[DATA FOR THIS EXERCISE — start]
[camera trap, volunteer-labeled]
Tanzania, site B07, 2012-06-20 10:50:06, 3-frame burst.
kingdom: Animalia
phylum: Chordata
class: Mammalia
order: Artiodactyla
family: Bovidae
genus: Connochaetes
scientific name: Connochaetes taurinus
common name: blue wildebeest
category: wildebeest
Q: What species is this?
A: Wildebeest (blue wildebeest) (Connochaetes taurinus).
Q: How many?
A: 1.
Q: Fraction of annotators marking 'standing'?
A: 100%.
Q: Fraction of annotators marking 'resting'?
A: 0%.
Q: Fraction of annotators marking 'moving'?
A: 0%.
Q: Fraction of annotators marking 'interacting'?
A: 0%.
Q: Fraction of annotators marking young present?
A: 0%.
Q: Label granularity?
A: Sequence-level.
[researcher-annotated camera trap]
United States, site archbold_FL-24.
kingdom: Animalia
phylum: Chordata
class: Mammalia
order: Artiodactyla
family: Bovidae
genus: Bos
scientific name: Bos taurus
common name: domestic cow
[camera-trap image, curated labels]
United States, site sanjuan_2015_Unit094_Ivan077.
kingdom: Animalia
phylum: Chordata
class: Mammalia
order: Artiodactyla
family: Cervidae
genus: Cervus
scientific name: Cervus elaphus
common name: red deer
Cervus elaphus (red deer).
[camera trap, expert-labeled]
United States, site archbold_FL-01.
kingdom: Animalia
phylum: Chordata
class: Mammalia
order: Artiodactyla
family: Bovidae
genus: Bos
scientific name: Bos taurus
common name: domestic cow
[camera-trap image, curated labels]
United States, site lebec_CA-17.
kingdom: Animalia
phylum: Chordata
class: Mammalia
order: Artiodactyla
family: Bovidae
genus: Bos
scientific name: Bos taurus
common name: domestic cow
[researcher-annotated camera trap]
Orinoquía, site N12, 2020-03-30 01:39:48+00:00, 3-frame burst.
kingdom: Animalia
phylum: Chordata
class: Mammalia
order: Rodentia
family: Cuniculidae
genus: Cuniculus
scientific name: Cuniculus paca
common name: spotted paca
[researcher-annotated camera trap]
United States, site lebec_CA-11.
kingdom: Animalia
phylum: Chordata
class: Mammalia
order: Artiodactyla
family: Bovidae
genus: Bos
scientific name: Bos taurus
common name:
[DATA FOR THIS EXERCISE — finish]
DIRECTIONS :: All of the entries, from the first line to the last, should be duplicated exactly.

ANSWER FOR THE TASK ::
[camera trap, volunteer-labeled]
Tanzania, site B07, 2012-06-20 10:50:06, 3-frame burst.
kingdom: Animalia
phylum: Chordata
class: Mammalia
order: Artiodactyla
family: Bovidae
genus: Connochaetes
scientific name: Connochaetes taurinus
common name: blue wildebeest
category: wildebeest
Q: What species is this?
A: Wildebeest (blue wildebeest) (Connochaetes taurinus).
Q: How many?
A: 1.
Q: Fraction of annotators marking 'standing'?
A: 100%.
Q: Fraction of annotators marking 'resting'?
A: 0%.
Q: Fraction of annotators marking 'moving'?
A: 0%.
Q: Fraction of annotators marking 'interacting'?
A: 0%.
Q: Fraction of annotators marking young present?
A: 0%.
Q: Label granularity?
A: Sequence-level.
[researcher-annotated camera trap]
United States, site archbold_FL-24.
kingdom: Animalia
phylum: Chordata
class: Mammalia
order: Artiodactyla
family: Bovidae
genus: Bos
scientific name: Bos taurus
common name: domestic cow
[camera-trap image, curated labels]
United States, site sanjuan_2015_Unit094_Ivan077.
kingdom: Animalia
phylum: Chordata
class: Mammalia
order: Artiodactyla
family: Cervidae
genus: Cervus
scientific name: Cervus elaphus
common name: red deer
Cervus elaphus (red deer).
[camera trap, expert-labeled]
United States, site archbold_FL-01.
kingdom: Animalia
phylum: Chordata
class: Mammalia
order: Artiodactyla
family: Bovidae
genus: Bos
scientific name: Bos taurus
common name: domestic cow
[camera-trap image, curated labels]
United States, site lebec_CA-17.
kingdom: Animalia
phylum: Chordata
class: Mammalia
order: Artiodactyla
family: Bovidae
genus: Bos
scientific name: Bos taurus
common name: domestic cow
[researcher-annotated camera trap]
Orinoquía, site N12, 2020-03-30 01:39:48+00:00, 3-frame burst.
kingdom: Animalia
phylum: Chordata
class: Mammalia
order: Rodentia
family: Cuniculidae
genus: Cuniculus
scientific name: Cuniculus paca
common name: spotted paca
[researcher-annotated camera trap]
United States, site lebec_CA-11.
kingdom: Animalia
phylum: Chordata
class: Mammalia
order: Artiodactyla
family: Bovidae
genus: Bos
scientific name: Bos taurus
common name:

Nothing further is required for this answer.